Stored entries:
◇ ◇ ◇ ◇ ◇ ◇ ◇

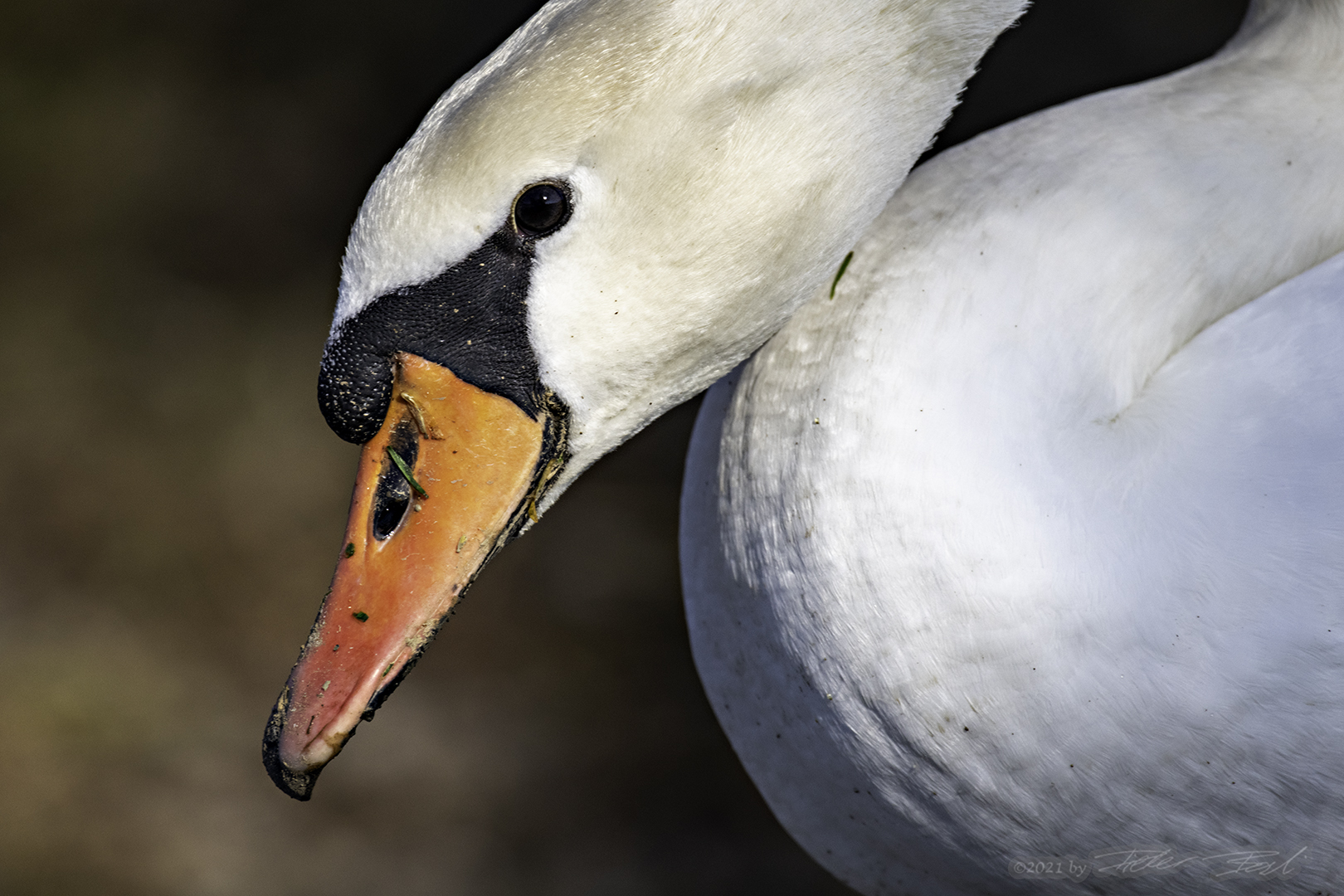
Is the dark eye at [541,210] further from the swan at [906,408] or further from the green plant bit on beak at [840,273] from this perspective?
the green plant bit on beak at [840,273]

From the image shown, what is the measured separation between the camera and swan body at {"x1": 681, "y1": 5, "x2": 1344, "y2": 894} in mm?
979

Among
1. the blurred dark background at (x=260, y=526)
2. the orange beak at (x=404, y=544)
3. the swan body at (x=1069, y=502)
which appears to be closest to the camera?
the swan body at (x=1069, y=502)

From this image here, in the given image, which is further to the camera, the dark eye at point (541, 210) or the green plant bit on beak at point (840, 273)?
the green plant bit on beak at point (840, 273)

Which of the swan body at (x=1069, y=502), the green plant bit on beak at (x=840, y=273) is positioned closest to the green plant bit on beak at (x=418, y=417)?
the swan body at (x=1069, y=502)

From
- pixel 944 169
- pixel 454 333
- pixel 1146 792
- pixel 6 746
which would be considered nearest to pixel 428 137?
pixel 454 333

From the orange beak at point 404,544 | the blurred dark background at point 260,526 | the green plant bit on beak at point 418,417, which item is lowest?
the blurred dark background at point 260,526

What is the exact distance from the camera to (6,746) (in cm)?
258

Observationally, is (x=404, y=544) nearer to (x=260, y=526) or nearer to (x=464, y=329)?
(x=464, y=329)

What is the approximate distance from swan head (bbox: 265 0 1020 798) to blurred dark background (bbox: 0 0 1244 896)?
64.7 inches

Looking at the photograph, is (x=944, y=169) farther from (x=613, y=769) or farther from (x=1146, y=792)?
(x=613, y=769)

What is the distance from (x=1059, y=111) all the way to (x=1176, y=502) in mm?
469
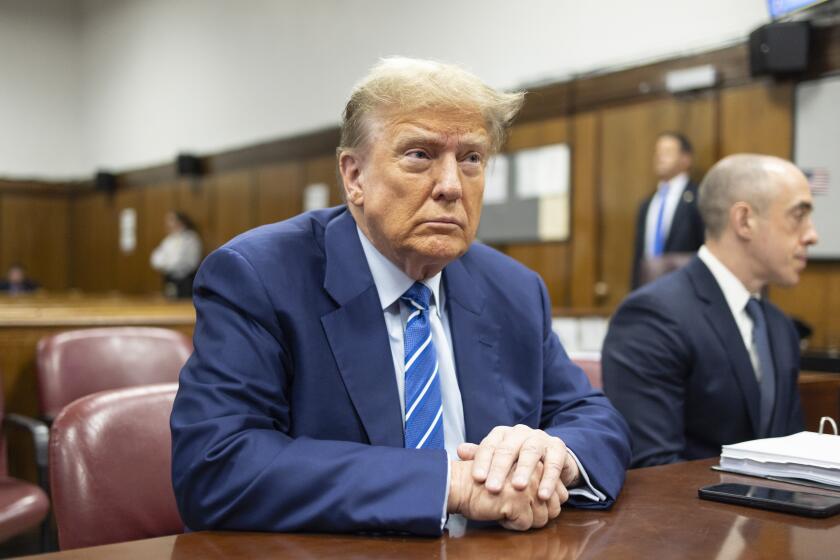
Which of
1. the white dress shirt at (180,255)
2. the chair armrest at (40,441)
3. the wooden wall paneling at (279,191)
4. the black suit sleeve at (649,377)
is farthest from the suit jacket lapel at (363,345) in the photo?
the white dress shirt at (180,255)

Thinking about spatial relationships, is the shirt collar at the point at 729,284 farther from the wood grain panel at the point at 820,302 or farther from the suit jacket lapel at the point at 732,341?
the wood grain panel at the point at 820,302

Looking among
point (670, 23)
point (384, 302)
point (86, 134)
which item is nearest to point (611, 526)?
point (384, 302)

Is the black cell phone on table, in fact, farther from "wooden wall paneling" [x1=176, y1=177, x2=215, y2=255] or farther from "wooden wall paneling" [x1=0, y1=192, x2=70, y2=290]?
"wooden wall paneling" [x1=0, y1=192, x2=70, y2=290]

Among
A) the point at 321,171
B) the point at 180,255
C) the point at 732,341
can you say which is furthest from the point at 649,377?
the point at 180,255

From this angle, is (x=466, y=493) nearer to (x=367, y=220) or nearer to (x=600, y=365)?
(x=367, y=220)

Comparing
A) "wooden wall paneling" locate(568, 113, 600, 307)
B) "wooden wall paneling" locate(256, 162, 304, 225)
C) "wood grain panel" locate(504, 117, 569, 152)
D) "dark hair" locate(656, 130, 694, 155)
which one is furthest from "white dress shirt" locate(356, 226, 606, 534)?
"wooden wall paneling" locate(256, 162, 304, 225)

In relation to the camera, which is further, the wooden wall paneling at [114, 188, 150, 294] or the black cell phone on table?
the wooden wall paneling at [114, 188, 150, 294]

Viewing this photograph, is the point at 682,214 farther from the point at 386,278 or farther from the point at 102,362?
the point at 386,278

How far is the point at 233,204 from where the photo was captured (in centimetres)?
1130

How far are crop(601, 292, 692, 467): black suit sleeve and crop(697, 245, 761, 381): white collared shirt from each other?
0.21m

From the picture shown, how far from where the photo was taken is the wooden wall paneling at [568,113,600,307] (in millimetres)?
7129

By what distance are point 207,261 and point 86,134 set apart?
14.3 m

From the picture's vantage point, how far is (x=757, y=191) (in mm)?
2705

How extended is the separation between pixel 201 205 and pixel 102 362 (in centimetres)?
893
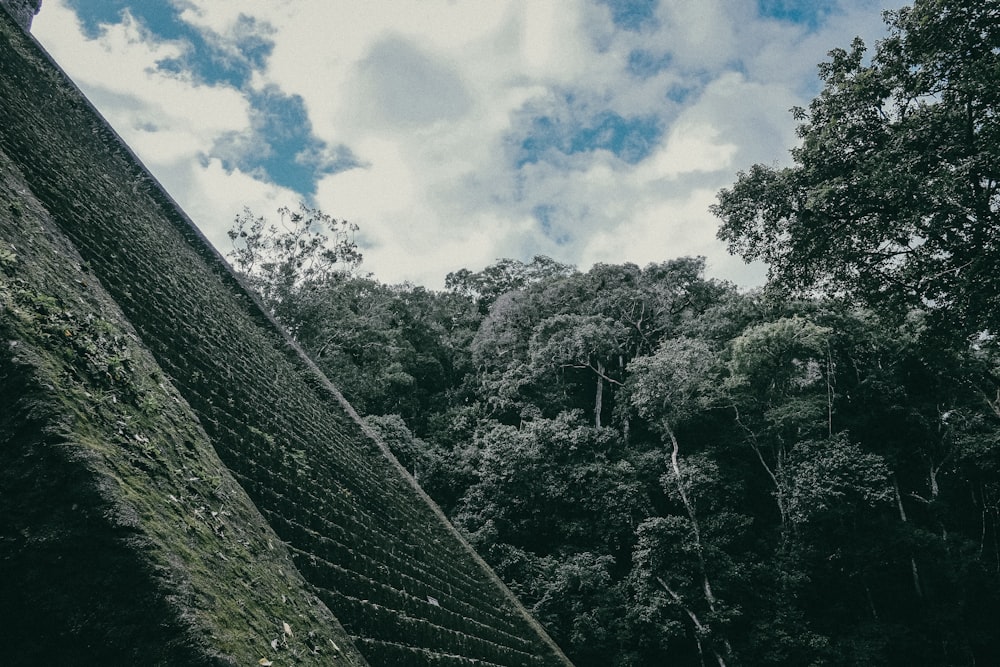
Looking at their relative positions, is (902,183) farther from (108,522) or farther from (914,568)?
(914,568)

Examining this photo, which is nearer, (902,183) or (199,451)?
(199,451)

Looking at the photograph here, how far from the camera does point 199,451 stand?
7.45 feet

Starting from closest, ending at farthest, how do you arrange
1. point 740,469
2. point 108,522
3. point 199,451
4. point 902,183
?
point 108,522, point 199,451, point 902,183, point 740,469

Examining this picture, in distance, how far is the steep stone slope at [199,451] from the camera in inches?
52.4

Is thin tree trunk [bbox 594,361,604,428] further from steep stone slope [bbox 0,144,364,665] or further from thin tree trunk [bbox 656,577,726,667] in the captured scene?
steep stone slope [bbox 0,144,364,665]

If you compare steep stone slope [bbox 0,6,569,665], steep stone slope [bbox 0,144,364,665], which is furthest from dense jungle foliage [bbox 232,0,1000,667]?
steep stone slope [bbox 0,144,364,665]

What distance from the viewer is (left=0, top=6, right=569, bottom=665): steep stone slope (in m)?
1.33

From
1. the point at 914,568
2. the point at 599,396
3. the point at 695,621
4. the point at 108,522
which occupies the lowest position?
the point at 108,522

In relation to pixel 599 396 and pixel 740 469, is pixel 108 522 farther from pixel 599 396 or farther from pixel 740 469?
pixel 599 396

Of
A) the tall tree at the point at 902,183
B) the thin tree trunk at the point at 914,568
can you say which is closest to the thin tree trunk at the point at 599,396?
the thin tree trunk at the point at 914,568

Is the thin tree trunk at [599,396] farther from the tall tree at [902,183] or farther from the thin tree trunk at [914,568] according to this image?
the tall tree at [902,183]

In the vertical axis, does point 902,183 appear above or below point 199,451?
above

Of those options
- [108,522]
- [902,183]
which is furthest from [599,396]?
[108,522]

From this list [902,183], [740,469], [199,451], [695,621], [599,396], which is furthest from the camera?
[599,396]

◇ ◇ ◇ ◇ ◇ ◇ ◇

» Challenge: Output every entry word for word, but omit the pictures.

» The output:
Is the dark eye at [541,210] further from the swan at [906,408] or further from the green plant bit on beak at [840,273] from this perspective?
the green plant bit on beak at [840,273]

From the image shown, what is the measured separation between the camera and swan body at {"x1": 681, "y1": 5, "x2": 1344, "y2": 894} in mm?
979

Among
1. the blurred dark background at (x=260, y=526)
2. the orange beak at (x=404, y=544)
3. the swan body at (x=1069, y=502)
which appears to be closest to the camera?
the swan body at (x=1069, y=502)

From this image here, in the given image, which is further to the camera, the dark eye at point (541, 210) or the green plant bit on beak at point (840, 273)?
the green plant bit on beak at point (840, 273)

Which of the swan body at (x=1069, y=502), the green plant bit on beak at (x=840, y=273) is positioned closest to the green plant bit on beak at (x=418, y=417)?
the swan body at (x=1069, y=502)

From
- pixel 944 169
- pixel 454 333
- pixel 1146 792
- pixel 6 746
which would be considered nearest to pixel 428 137?
pixel 454 333

From the orange beak at point 404,544 | the blurred dark background at point 260,526 | the green plant bit on beak at point 418,417, which item is lowest?
the blurred dark background at point 260,526

What is the exact distance from the camera to (6,746) (in cm)?
258

Observationally, is (x=404, y=544) nearer to (x=260, y=526) or nearer to (x=464, y=329)?
(x=464, y=329)

What is the approximate distance from swan head (bbox: 265 0 1020 798) to blurred dark background (bbox: 0 0 1244 896)?
64.7 inches

Looking at the photograph, is (x=944, y=169) farther from (x=613, y=769) or farther from (x=1146, y=792)?
(x=613, y=769)

What is the distance from (x=1059, y=111) all the way to (x=1176, y=502) in mm?
469
Which of
1. the white dress shirt at (180,255)
2. the chair armrest at (40,441)
3. the wooden wall paneling at (279,191)
4. the black suit sleeve at (649,377)
is farthest from the suit jacket lapel at (363,345) in the photo?
the white dress shirt at (180,255)

Thinking about spatial relationships, is the shirt collar at the point at 729,284 farther from the wood grain panel at the point at 820,302 or farther from the suit jacket lapel at the point at 732,341?
the wood grain panel at the point at 820,302

Looking among
point (670, 23)
point (384, 302)
point (86, 134)
which item is nearest to point (611, 526)?
point (384, 302)

Is the black cell phone on table, in fact, farther from "wooden wall paneling" [x1=176, y1=177, x2=215, y2=255] or farther from "wooden wall paneling" [x1=0, y1=192, x2=70, y2=290]?
"wooden wall paneling" [x1=0, y1=192, x2=70, y2=290]

Among
A) the point at 321,171
B) the point at 180,255
C) the point at 732,341
can you say which is furthest from the point at 649,377?
the point at 180,255

From this angle, is (x=466, y=493) nearer to (x=367, y=220) or nearer to (x=600, y=365)?
(x=367, y=220)

Comparing
A) "wooden wall paneling" locate(568, 113, 600, 307)
B) "wooden wall paneling" locate(256, 162, 304, 225)
C) "wood grain panel" locate(504, 117, 569, 152)
D) "dark hair" locate(656, 130, 694, 155)
which one is furthest from "white dress shirt" locate(356, 226, 606, 534)?
"wooden wall paneling" locate(256, 162, 304, 225)

In relation to the camera, which is further, the wooden wall paneling at [114, 188, 150, 294] or the black cell phone on table?
the wooden wall paneling at [114, 188, 150, 294]

Viewing this photograph, is the point at 682,214 farther from the point at 386,278 or farther from the point at 102,362?
the point at 386,278

How far is the point at 233,204 from where the photo was captured (in centimetres)?
1130

How far are crop(601, 292, 692, 467): black suit sleeve and crop(697, 245, 761, 381): white collared shirt from each other?
0.21m

From the picture shown, how far from where the photo was taken is the wooden wall paneling at [568,113,600,307] (in millimetres)?
7129

By what distance are point 207,261 and point 86,134 set apart?
14.3 m

From the picture's vantage point, how far is (x=757, y=191) (in mm)?
2705

How extended is the separation between pixel 201 205 and pixel 102 362 (in centimetres)?
893
Looking at their relative positions, is (902,183) farther from (108,522) or farther from (914,568)?
(914,568)

Examining this photo, which is nearer, (902,183) or (199,451)?
(199,451)

Looking at the photograph here, how far from the camera does point 199,451 stand?
7.45 feet

Starting from closest, ending at farthest, how do you arrange
1. point 740,469
2. point 108,522
3. point 199,451
4. point 902,183
?
point 108,522, point 199,451, point 902,183, point 740,469

Examining this picture, in distance, how far is the steep stone slope at [199,451] from the camera in inches?
52.4

Is thin tree trunk [bbox 594,361,604,428] further from steep stone slope [bbox 0,144,364,665] or further from thin tree trunk [bbox 656,577,726,667] in the captured scene?
steep stone slope [bbox 0,144,364,665]

If you compare steep stone slope [bbox 0,6,569,665], steep stone slope [bbox 0,144,364,665], which is furthest from dense jungle foliage [bbox 232,0,1000,667]?
steep stone slope [bbox 0,144,364,665]

What distance from the viewer is (left=0, top=6, right=569, bottom=665): steep stone slope (in m)?
1.33

From
1. the point at 914,568
2. the point at 599,396
3. the point at 695,621
4. the point at 108,522
which occupies the lowest position?
the point at 108,522

In relation to pixel 599 396 and pixel 740 469, is pixel 108 522 farther from pixel 599 396 or farther from pixel 740 469?
pixel 599 396

Of
A) the tall tree at the point at 902,183
B) the thin tree trunk at the point at 914,568
can you say which is closest to the thin tree trunk at the point at 599,396?
the thin tree trunk at the point at 914,568

Is the thin tree trunk at [599,396] farther from the tall tree at [902,183] or farther from the thin tree trunk at [914,568] according to this image?
the tall tree at [902,183]

In the vertical axis, does point 902,183 appear above or below point 199,451?
above

Of those options
- [108,522]
- [902,183]
which is furthest from [599,396]?
[108,522]

From this list [902,183], [740,469], [199,451], [695,621], [599,396], which is furthest from the camera?
[599,396]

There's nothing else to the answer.